Exercise description: Transcribe exactly the lines from the one containing "Of the chopped" through the end of the data, both included. Leave out pictures.

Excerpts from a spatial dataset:
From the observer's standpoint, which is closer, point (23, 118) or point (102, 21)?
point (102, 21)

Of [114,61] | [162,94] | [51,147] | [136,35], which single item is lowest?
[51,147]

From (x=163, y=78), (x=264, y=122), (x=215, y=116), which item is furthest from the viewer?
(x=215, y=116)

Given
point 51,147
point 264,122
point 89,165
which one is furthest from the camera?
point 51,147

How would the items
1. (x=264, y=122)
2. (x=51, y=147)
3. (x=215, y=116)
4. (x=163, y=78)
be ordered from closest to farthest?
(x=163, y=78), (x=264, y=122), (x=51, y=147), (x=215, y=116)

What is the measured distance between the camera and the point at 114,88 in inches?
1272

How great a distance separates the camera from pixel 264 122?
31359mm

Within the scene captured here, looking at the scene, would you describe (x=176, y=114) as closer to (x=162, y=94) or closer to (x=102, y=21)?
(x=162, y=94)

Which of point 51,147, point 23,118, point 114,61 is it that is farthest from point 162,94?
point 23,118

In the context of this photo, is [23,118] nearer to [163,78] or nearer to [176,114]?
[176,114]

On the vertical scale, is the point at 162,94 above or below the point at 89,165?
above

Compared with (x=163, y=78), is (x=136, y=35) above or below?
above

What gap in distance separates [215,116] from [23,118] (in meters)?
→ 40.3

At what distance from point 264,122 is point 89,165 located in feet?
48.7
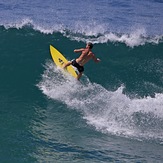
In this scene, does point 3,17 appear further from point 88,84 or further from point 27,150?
point 27,150

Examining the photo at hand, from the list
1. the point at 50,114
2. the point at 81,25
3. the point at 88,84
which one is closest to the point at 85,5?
the point at 81,25

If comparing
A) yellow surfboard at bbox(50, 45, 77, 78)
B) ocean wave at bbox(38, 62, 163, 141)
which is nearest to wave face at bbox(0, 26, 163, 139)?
ocean wave at bbox(38, 62, 163, 141)

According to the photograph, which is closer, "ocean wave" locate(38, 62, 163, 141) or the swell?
"ocean wave" locate(38, 62, 163, 141)

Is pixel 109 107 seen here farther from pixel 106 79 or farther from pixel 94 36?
pixel 94 36

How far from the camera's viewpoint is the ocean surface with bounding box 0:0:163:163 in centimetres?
1021

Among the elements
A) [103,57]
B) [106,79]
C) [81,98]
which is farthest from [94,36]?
[81,98]

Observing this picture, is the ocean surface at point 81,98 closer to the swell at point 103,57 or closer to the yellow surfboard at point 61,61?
the swell at point 103,57

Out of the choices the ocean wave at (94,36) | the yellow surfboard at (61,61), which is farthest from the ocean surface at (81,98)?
the yellow surfboard at (61,61)

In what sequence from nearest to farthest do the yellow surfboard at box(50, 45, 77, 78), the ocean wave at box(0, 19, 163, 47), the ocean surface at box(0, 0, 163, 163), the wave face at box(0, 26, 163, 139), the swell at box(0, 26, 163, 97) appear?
the ocean surface at box(0, 0, 163, 163) → the wave face at box(0, 26, 163, 139) → the yellow surfboard at box(50, 45, 77, 78) → the swell at box(0, 26, 163, 97) → the ocean wave at box(0, 19, 163, 47)

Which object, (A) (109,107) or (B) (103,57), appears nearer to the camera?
(A) (109,107)

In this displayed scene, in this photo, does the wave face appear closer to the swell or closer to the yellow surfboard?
the swell

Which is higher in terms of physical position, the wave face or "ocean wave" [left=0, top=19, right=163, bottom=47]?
"ocean wave" [left=0, top=19, right=163, bottom=47]

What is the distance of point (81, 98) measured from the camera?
13133mm

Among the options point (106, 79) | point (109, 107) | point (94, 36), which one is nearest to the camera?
point (109, 107)
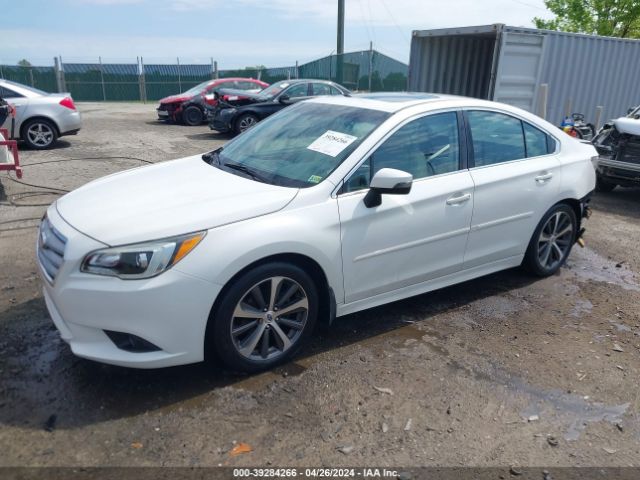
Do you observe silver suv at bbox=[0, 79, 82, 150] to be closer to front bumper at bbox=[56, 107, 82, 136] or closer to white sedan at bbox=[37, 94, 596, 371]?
front bumper at bbox=[56, 107, 82, 136]

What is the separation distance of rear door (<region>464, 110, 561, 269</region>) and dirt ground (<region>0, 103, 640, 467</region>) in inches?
20.3

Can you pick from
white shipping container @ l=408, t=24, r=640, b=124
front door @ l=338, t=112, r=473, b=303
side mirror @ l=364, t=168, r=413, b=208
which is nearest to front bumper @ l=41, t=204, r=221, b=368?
front door @ l=338, t=112, r=473, b=303

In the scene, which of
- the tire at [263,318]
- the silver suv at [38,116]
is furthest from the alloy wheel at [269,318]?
the silver suv at [38,116]

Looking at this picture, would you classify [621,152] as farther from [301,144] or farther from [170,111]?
[170,111]

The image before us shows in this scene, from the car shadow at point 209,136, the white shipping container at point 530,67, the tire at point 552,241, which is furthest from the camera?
the car shadow at point 209,136

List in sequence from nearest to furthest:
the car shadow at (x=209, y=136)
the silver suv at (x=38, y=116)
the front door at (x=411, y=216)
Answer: the front door at (x=411, y=216) → the silver suv at (x=38, y=116) → the car shadow at (x=209, y=136)

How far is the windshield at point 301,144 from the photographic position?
3662 millimetres

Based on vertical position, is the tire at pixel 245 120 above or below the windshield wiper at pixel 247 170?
below

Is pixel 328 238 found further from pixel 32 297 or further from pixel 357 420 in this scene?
pixel 32 297

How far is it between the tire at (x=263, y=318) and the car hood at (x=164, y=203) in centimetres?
39

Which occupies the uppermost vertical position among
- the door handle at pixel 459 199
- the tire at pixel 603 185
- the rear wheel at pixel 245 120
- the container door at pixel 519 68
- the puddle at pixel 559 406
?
the container door at pixel 519 68

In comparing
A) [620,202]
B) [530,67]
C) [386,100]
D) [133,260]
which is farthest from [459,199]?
[530,67]

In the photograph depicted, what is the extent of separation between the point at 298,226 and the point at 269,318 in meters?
0.60

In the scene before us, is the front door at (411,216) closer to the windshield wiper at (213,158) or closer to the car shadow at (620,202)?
the windshield wiper at (213,158)
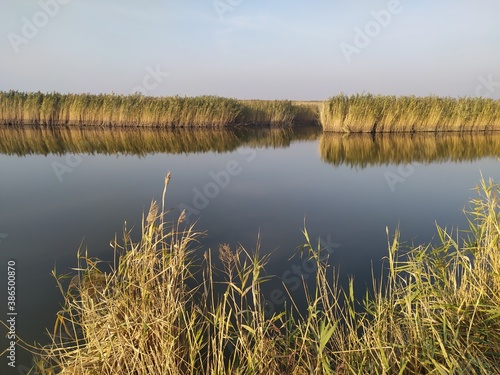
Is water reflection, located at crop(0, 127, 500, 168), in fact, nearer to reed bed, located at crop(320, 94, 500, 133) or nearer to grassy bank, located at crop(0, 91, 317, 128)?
reed bed, located at crop(320, 94, 500, 133)

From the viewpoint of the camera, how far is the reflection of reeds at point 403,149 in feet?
36.5

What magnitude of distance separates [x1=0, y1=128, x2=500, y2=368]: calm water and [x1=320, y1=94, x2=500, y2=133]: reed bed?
3.76m

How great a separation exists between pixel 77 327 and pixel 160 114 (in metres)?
18.4

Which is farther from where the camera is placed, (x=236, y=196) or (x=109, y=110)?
(x=109, y=110)

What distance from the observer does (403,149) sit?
42.4ft

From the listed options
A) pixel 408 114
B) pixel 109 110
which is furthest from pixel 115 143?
pixel 408 114

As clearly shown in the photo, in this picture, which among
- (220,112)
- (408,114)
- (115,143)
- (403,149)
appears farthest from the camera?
(220,112)

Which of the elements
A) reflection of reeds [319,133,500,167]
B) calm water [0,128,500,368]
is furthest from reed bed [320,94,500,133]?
calm water [0,128,500,368]

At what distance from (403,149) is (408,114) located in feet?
19.4

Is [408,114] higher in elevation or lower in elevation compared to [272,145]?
higher

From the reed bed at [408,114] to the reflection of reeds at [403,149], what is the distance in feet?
4.24

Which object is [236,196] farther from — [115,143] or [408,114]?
[408,114]

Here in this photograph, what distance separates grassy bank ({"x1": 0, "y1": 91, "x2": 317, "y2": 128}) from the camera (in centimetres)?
1991

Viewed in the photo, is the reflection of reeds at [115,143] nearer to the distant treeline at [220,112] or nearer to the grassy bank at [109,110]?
the grassy bank at [109,110]
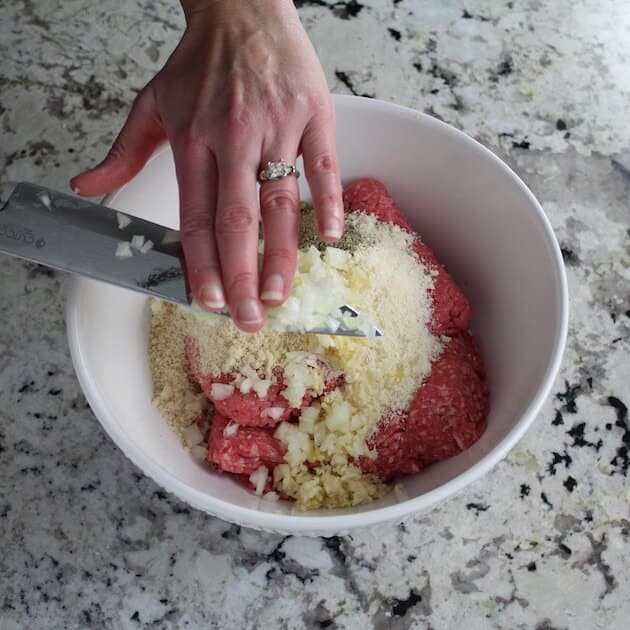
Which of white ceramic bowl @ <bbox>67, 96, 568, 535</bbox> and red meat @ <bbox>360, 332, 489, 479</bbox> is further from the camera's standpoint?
red meat @ <bbox>360, 332, 489, 479</bbox>

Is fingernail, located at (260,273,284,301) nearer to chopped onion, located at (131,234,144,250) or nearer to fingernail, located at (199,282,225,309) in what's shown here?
fingernail, located at (199,282,225,309)

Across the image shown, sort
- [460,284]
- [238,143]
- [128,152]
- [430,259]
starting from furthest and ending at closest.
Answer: [460,284], [430,259], [128,152], [238,143]

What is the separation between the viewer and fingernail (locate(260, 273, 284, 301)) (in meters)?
1.00

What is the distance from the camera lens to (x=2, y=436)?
4.42ft

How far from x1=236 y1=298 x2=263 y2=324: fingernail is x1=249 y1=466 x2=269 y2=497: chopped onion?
1.07ft

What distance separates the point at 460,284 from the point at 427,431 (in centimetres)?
39

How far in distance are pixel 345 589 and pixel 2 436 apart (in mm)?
704

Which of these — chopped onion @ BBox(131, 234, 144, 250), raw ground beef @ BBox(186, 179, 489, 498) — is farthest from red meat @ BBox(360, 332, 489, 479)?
chopped onion @ BBox(131, 234, 144, 250)

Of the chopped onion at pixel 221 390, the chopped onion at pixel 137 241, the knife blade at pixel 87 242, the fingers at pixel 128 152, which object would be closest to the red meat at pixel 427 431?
the chopped onion at pixel 221 390

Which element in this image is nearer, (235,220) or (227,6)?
(235,220)

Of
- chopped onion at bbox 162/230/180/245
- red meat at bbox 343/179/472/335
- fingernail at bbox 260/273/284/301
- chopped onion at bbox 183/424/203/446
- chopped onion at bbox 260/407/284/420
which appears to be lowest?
chopped onion at bbox 183/424/203/446

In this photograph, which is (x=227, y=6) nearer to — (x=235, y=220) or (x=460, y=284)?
(x=235, y=220)

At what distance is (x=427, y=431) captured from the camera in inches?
46.0

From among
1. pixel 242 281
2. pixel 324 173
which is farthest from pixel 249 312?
pixel 324 173
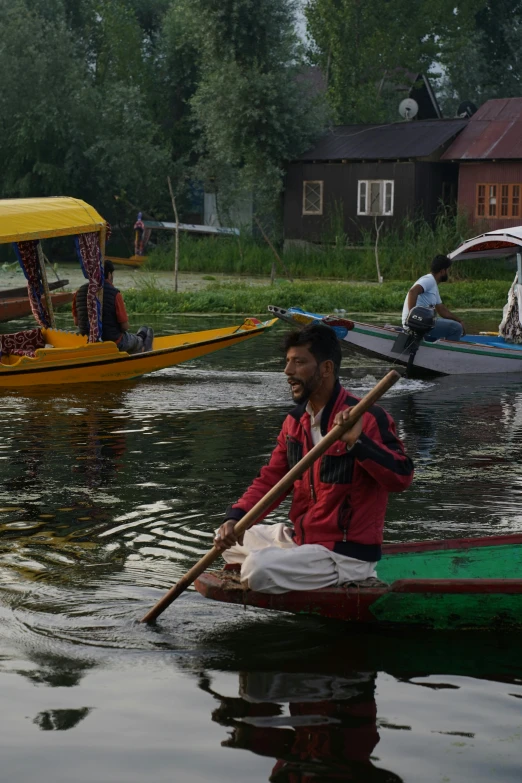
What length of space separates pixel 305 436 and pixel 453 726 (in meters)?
1.41

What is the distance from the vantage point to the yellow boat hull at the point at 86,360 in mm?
13531

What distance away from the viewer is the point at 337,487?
5.27 meters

Output below:
Of the chopped onion at pixel 221 390, the chopped onion at pixel 137 241, the knife blade at pixel 87 242, the fingers at pixel 128 152, which object would be closest to the red meat at pixel 427 431?
the chopped onion at pixel 221 390

Which element in this image is nearer, (235,220) or (227,6)?
(235,220)

Of
- chopped onion at bbox 162/230/180/245
- red meat at bbox 343/179/472/335
- fingernail at bbox 260/273/284/301
- chopped onion at bbox 183/424/203/446
- chopped onion at bbox 260/407/284/420
which appears to be lowest?
chopped onion at bbox 183/424/203/446

In this photograph, which is (x=227, y=6) nearer to — (x=235, y=220) or (x=460, y=284)?
(x=235, y=220)

At what distance is (x=427, y=431) captured from the camera in inches?
46.0

From among
1. pixel 242 281
2. pixel 324 173
which is farthest from pixel 249 312?
pixel 324 173
What length of space separates pixel 305 436 and pixel 453 726 (in meters)?
1.41

What is the distance from the vantage point to the yellow boat hull at the point at 86,360 in mm?
13531

What distance away from the viewer is the point at 337,487?
5.27 meters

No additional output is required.